What can I expect for repair costs compared to my 540 I just sold? Both are 2000 model year and 65k on them. The one I am looking at has full service history and is pristine. They are asking 17k with a set of winter tires/rims. no nav. fairly base except sport package. Good deal? What repairs are coming up? Thanks!!!


----------



## mandrews1119 (Jan 13, 2008)

Not much difference at all, both are using the same engine virtually. Check any of the parts listings for actual costs. Yes, some things will be "more" because they are "bigger" but not by much.
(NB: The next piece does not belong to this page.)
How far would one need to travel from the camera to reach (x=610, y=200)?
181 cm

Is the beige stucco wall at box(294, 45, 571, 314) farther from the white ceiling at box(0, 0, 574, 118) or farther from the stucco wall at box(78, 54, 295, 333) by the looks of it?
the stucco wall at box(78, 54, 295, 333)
You already have one Bimmer, so you know the deal pretty much. As far as the price of the car, do your homework. Punch up the numbers everwhere you can (Edmunds, KBB, Black Book, etc.) and compare the results. If it is still a "go" for you, buy it and drive well.!!


----------



## M.Wong (Jan 9, 2003)

JDR 007 said:


> Both are 2000 model year... no nav.


Check on that, USA model year 2000 E38s all had the MKII NAV and 4x3 display. A 1999 can look exactly like a 2000 but have no NAV, Xenon lights, or rain sensing wipers.

2000 
Build dates: 3/99 to 2/00 had the 4x3 regular screen NAV

2001 
Build dates: 3/00-8/00 had regular screen NAV
Build dates: 9/00-7/01 had wide screen NAV

Be ready for somewhat pricey automatic transmission fluid (and filter) replacement if you plan to keep the car a long time. (Search for FILTRAN or ESSO for more details.) In addition to the standard V8 items like suspension and cooling system items, check all the accessory and trimon an E38. Check every button and switch - power windows, seats, mirrors, lights, NAV, radio, CD, A/C, etc.


----------



## JDR 007 (Jun 8, 2007)

I think it is weird that there is no nav now that I researched the car more....I e-mailed the seller. Is it worth the almost $300 for BMW to go over this car? I did it on my last one and they found nothing wrong... 

I also found a 740il protection that looked interesting. I am guessing that all that weight is horrible for the suspension/tire/etc. Should I stay away from these? I think the cool factor is definitly there with a bullet resistant car! I also commute to a not so great area so it wouldn't be completly overkill.


----------



## 1bad540 (Jan 21, 2006)

My friend has 2 740's 1 il 1 I both trannys died at around 100k. Be prepared


----------



## JDR 007 (Jun 8, 2007)

It is a 1999 I vin checked it.... I am still interested in it though, just for 10k not 17k ; )


How much is a new trans.?


----------



## 1bad540 (Jan 21, 2006)

3000k should get ypu a rebuilt one.


----------



## burn740i (Feb 23, 2008)

1bad540 said:


> My friend has 2 740's 1 il 1 I both trannys died at around 100k. Be prepared


Sounds like they weren't taken care of by the original owners. Mine's got 115k and still going strong.


----------